→ **Assignment**: Beginning with the first line, transcribe the entries below exactly through the line containing "content: unidentified animal", inclusive.

[Records contained in a dataset]
---
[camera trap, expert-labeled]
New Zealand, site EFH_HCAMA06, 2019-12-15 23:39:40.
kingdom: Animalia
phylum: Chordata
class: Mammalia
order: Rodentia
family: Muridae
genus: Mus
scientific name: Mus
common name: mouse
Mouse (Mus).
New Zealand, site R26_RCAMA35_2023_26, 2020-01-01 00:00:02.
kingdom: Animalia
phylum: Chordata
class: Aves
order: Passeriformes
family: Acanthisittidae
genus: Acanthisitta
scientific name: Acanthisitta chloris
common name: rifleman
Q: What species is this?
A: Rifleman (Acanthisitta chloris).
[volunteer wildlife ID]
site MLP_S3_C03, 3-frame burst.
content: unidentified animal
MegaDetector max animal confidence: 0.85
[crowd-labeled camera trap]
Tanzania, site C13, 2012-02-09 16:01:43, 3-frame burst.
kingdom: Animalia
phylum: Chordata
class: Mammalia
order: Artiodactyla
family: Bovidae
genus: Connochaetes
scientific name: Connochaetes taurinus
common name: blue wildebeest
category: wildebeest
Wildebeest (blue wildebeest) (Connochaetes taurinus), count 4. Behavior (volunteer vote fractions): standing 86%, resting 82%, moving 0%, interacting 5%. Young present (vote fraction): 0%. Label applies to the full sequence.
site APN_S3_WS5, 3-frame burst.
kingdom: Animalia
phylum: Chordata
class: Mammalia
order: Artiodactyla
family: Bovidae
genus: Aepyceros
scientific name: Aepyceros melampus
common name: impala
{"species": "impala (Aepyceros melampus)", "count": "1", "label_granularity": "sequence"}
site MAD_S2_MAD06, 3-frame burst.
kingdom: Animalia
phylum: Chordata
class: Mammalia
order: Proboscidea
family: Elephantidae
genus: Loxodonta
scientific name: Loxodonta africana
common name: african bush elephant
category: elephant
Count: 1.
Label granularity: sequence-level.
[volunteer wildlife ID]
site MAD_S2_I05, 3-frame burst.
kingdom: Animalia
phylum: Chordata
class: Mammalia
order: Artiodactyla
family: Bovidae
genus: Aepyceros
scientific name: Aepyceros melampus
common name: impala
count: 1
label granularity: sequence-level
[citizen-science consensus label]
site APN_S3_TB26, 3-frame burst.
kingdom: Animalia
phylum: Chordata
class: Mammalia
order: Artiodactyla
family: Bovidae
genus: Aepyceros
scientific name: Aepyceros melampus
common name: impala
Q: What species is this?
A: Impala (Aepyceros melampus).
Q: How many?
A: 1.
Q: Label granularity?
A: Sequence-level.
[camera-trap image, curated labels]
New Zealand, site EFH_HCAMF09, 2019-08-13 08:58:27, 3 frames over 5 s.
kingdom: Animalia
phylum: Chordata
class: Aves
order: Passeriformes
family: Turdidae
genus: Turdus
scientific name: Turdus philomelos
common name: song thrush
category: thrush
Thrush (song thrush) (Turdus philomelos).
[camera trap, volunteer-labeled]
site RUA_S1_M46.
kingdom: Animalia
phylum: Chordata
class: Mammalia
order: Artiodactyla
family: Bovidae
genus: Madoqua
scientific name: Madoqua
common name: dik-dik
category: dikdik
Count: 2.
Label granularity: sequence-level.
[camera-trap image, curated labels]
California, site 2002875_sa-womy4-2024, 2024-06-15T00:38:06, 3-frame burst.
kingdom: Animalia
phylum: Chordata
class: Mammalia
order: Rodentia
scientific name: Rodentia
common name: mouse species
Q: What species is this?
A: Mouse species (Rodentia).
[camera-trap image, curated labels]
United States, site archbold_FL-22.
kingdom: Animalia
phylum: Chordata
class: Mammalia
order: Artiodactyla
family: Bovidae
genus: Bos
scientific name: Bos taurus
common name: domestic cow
---
→ **Solution below**:
[camera trap, expert-labeled]
New Zealand, site EFH_HCAMA06, 2019-12-15 23:39:40.
kingdom: Animalia
phylum: Chordata
class: Mammalia
order: Rodentia
family: Muridae
genus: Mus
scientific name: Mus
common name: mouse
Mouse (Mus).
New Zealand, site R26_RCAMA35_2023_26, 2020-01-01 00:00:02.
kingdom: Animalia
phylum: Chordata
class: Aves
order: Passeriformes
family: Acanthisittidae
genus: Acanthisitta
scientific name: Acanthisitta chloris
common name: rifleman
Q: What species is this?
A: Rifleman (Acanthisitta chloris).
[volunteer wildlife ID]
site MLP_S3_C03, 3-frame burst.
content: unidentified animal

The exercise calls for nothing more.